See Docker for image tags, Compose, and production notes.
Run the Server
Use Cargo when developing HarborSQL from source:
export HARBORSQL_DATABRICKS_HOST="https://<workspace-host>"
cargo run -- server
The server listens on 127.0.0.1:1992 by default.
Production deployments should serve HarborSQL over HTTPS, or behind a TLS-terminating proxy. The HarborSQL-to-Databricks and Unity Catalog hop must use HTTPS for real Databricks workspaces.

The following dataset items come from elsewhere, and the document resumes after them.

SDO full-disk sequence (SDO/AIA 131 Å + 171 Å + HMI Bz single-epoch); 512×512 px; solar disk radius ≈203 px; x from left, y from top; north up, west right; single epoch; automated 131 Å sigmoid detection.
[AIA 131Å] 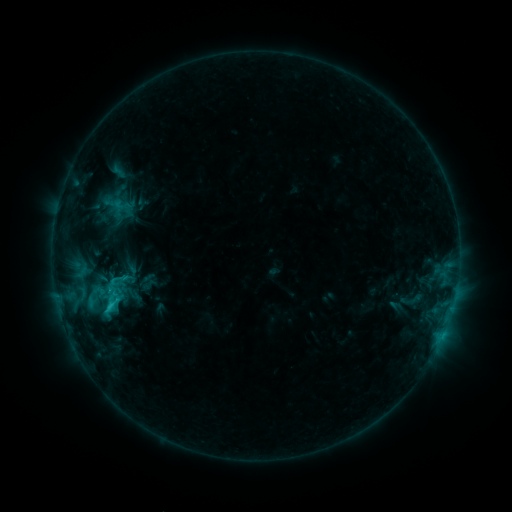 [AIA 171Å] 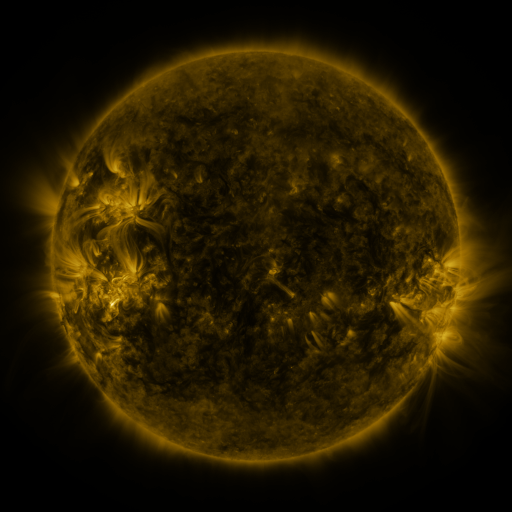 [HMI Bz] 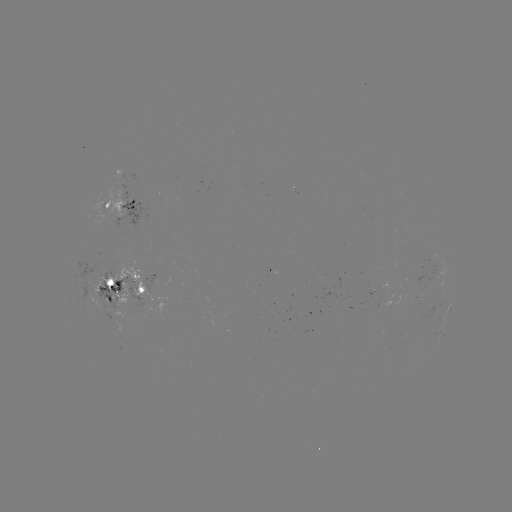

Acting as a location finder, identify sigmoid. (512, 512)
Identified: [117, 280].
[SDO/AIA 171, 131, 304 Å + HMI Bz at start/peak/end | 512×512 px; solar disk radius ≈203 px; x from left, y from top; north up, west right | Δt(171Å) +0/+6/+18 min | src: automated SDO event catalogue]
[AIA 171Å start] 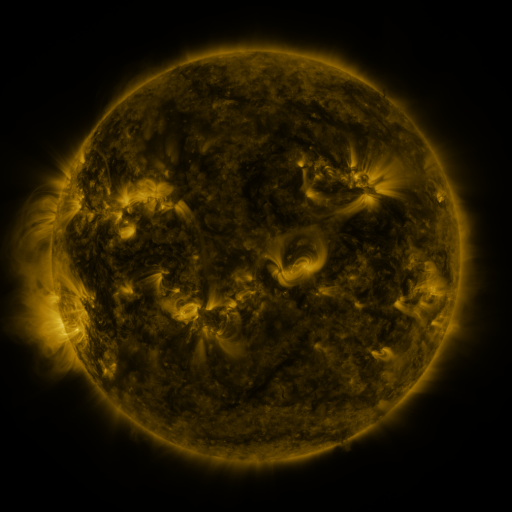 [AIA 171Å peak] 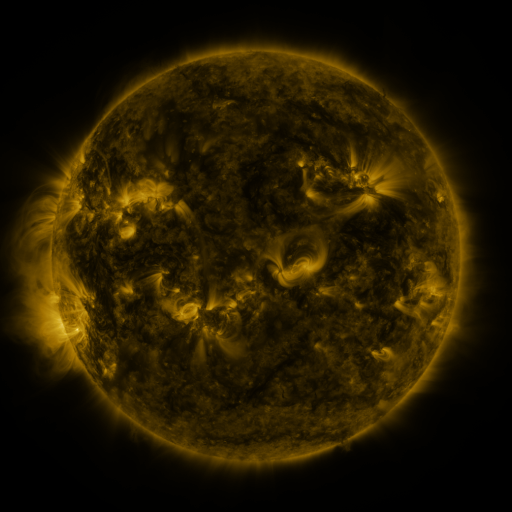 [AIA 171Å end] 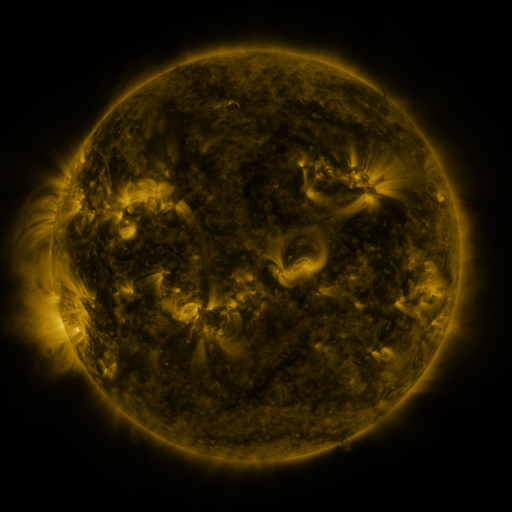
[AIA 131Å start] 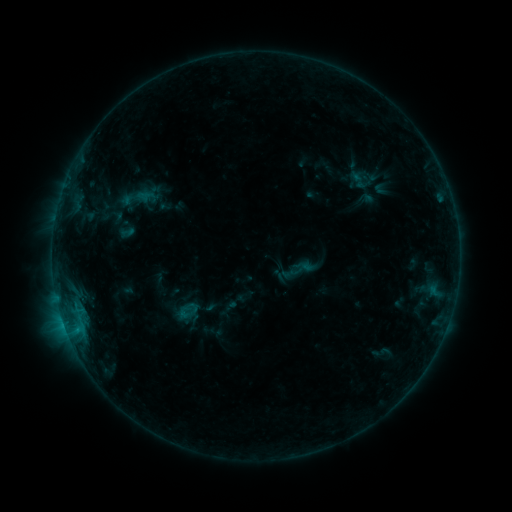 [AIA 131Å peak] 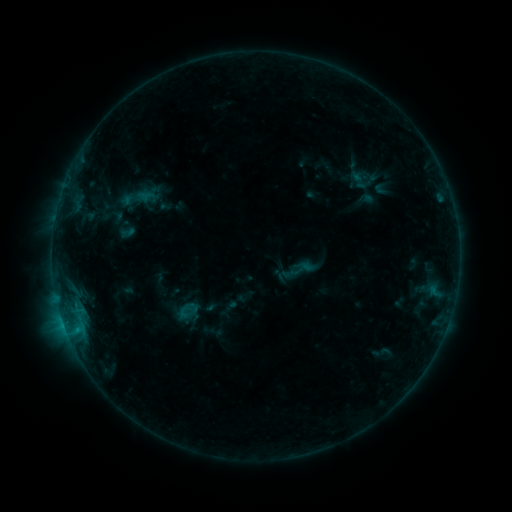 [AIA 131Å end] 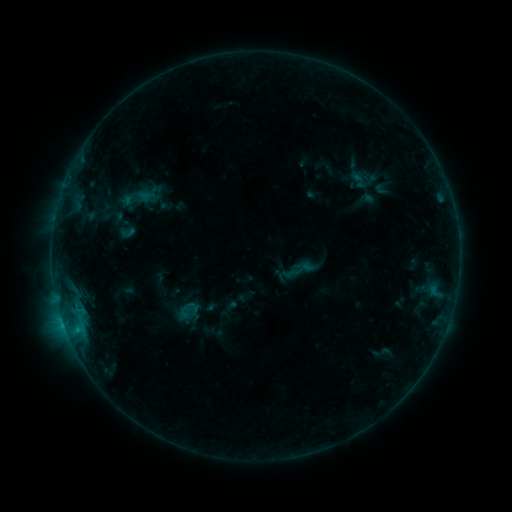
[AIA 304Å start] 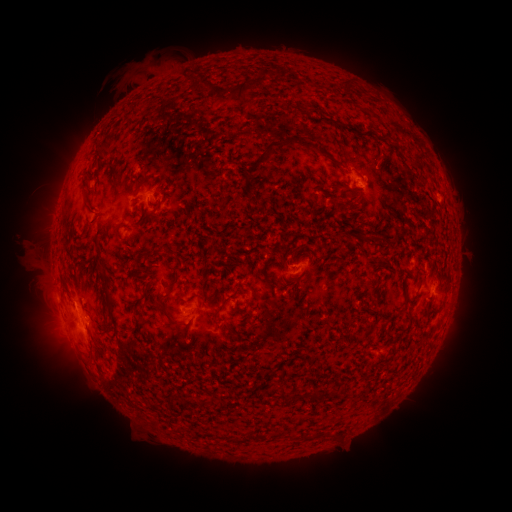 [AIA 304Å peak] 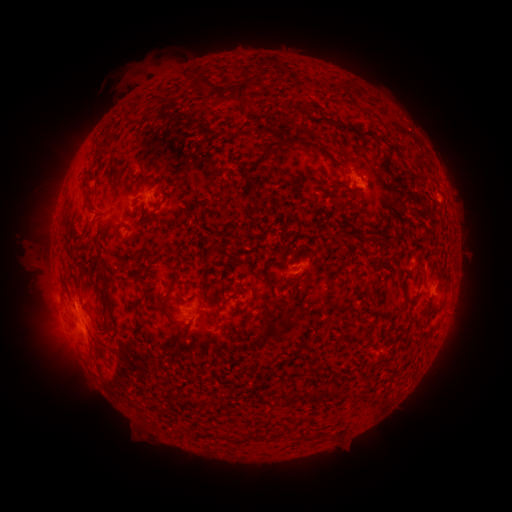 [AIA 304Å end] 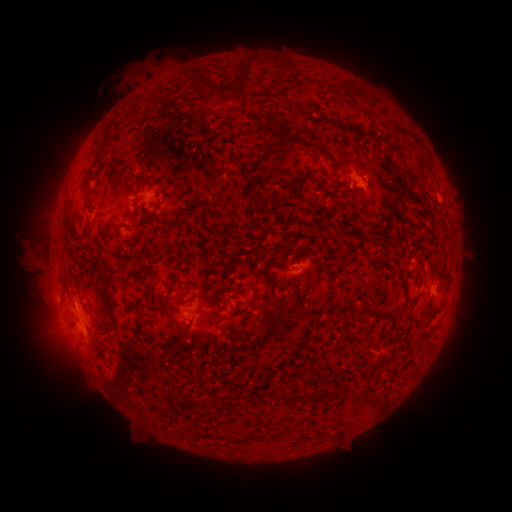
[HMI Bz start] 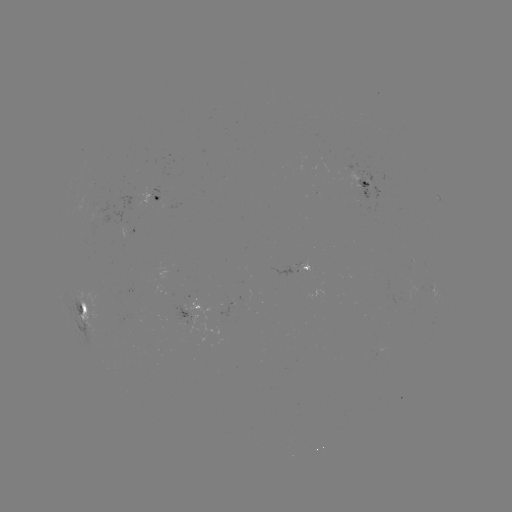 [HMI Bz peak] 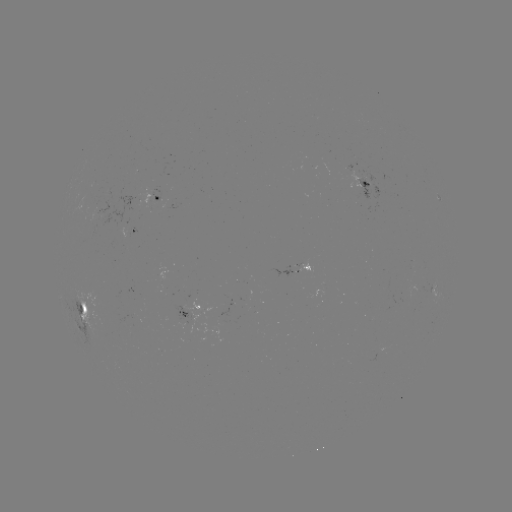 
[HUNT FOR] eruption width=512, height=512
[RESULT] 265,66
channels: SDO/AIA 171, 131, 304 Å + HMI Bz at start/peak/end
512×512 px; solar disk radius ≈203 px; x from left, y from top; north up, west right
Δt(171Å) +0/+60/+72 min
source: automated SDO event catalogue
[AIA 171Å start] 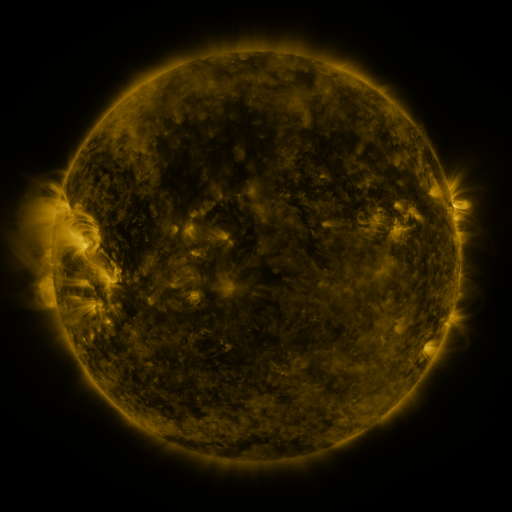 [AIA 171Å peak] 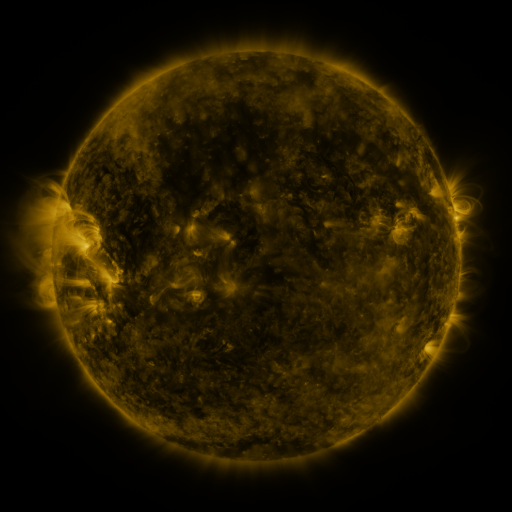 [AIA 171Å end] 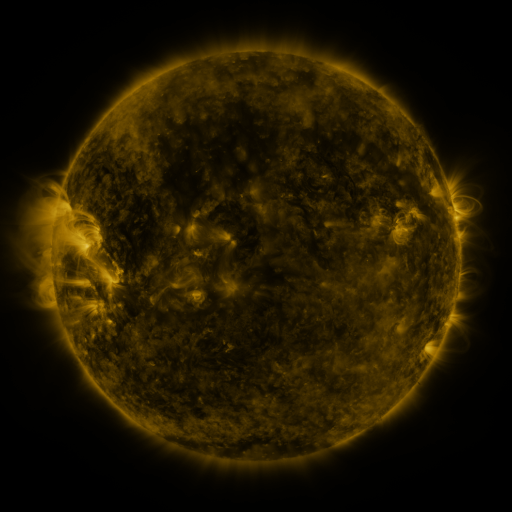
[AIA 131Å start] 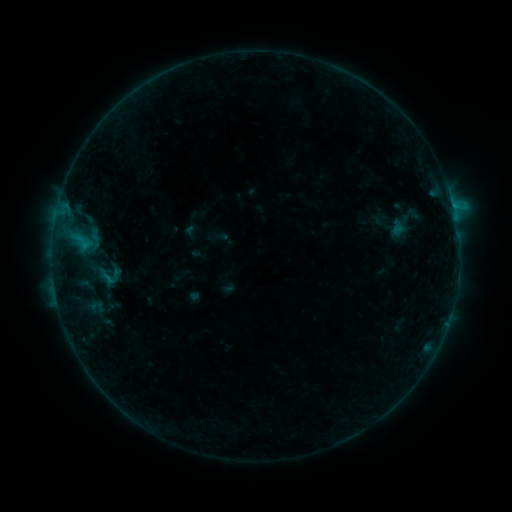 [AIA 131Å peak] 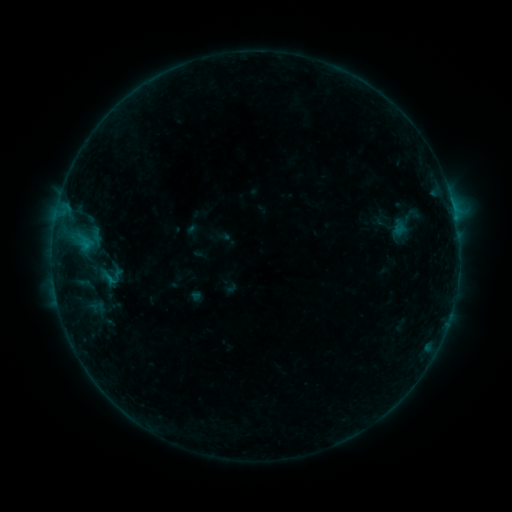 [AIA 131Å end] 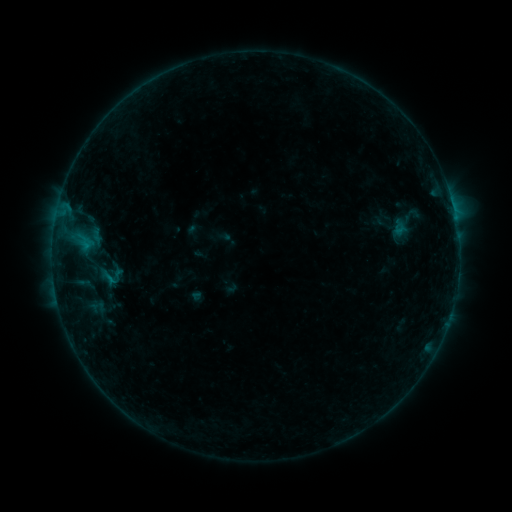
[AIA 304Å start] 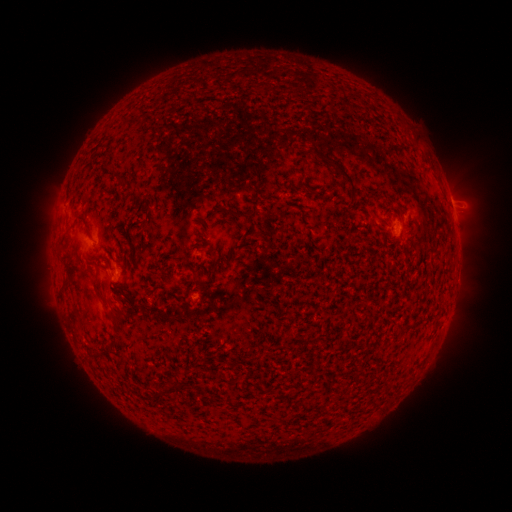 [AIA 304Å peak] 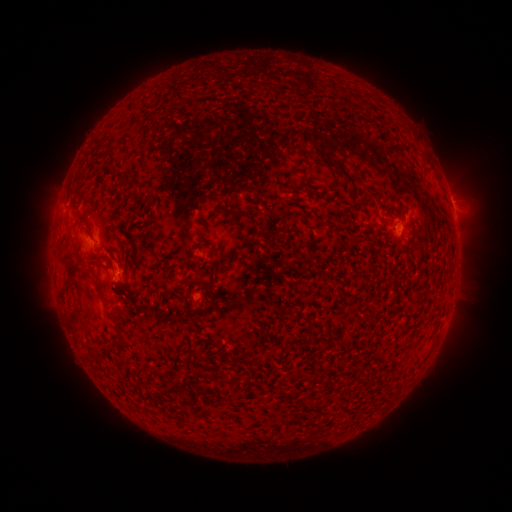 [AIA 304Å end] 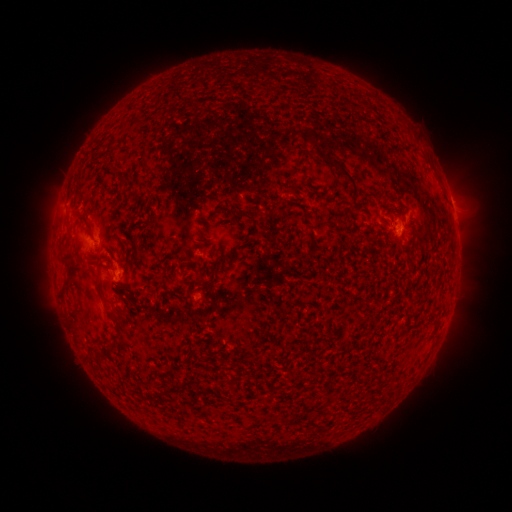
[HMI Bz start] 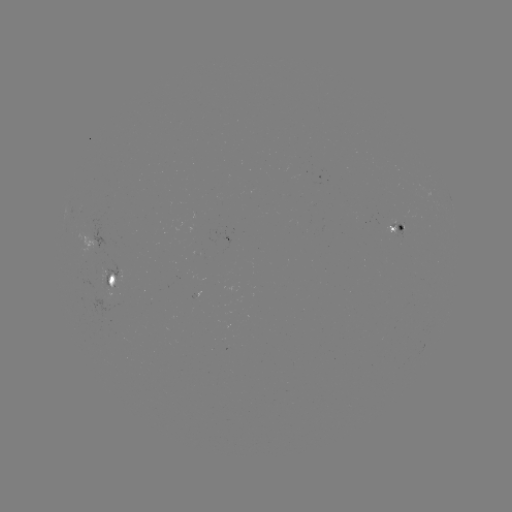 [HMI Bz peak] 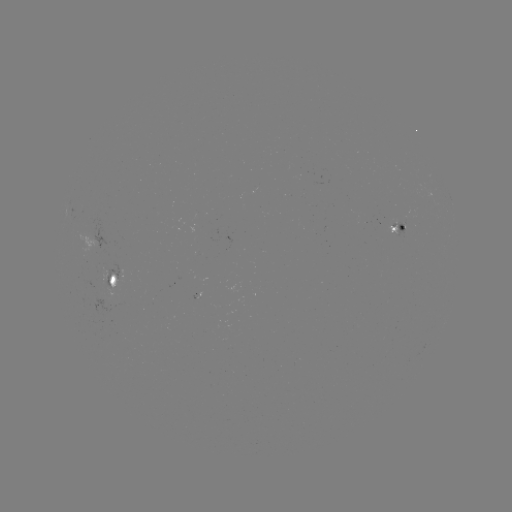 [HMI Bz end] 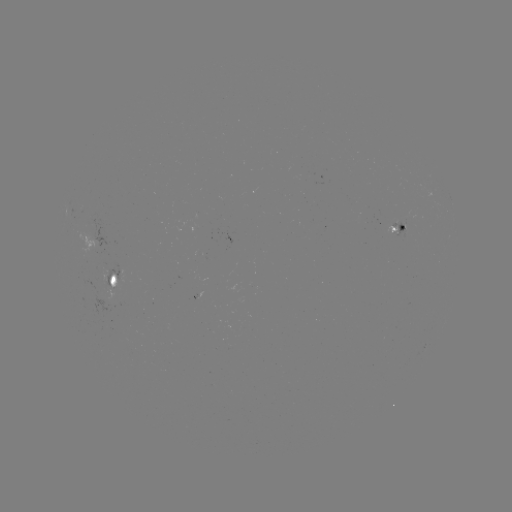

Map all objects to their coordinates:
emerging-flux region: (399, 223)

Connect a Databricks SQL Client
HarborSQL targets a focused Databricks SQL connector-compatible Thrift-over-HTTP surface.
HarborSQL Behind HTTPS
When HarborSQL is exposed through HTTPS, for example behind a TLS-terminating
proxy, keep the existing Databricks SQL connector shape and change only
server_hostname to the HarborSQL host:
from databricks import sql
import os
connection = sql.connect(
server_hostname="sql.example.com",
http_path="/sql/1.0/warehouses/<warehouse-id>",
access_token=os.environ["DATABRICKS_TOKEN"],
catalog="workspace",
schema="analytics",
)
with connection.cursor() as cursor:
cursor.execute("SELECT count(*) FROM events")
print(cursor.fetchone())
Local or Plain HTTP HarborSQL
For a local or plain HTTP HarborSQL endpoint, override the connector's internal
connection URI with the full http:// URL:
from databricks import sql
import os
uri = "http://127.0.0.1:1992/sql/1.0/warehouses/local"
connection = sql.connect(
server_hostname="http://127.0.0.1:1992",
http_path="/sql/1.0/warehouses/local",
access_token=os.environ["DATABRICKS_TOKEN"],
catalog="workspace",
schema="analytics",
_connection_uri=uri,
)
with connection.cursor() as cursor:
cursor.execute("SELECT count(*) FROM events")
print(cursor.fetchone())
The local HTTP endpoint is for local protocol testing. Use HTTPS, or a TLS-terminating proxy, for production deployments.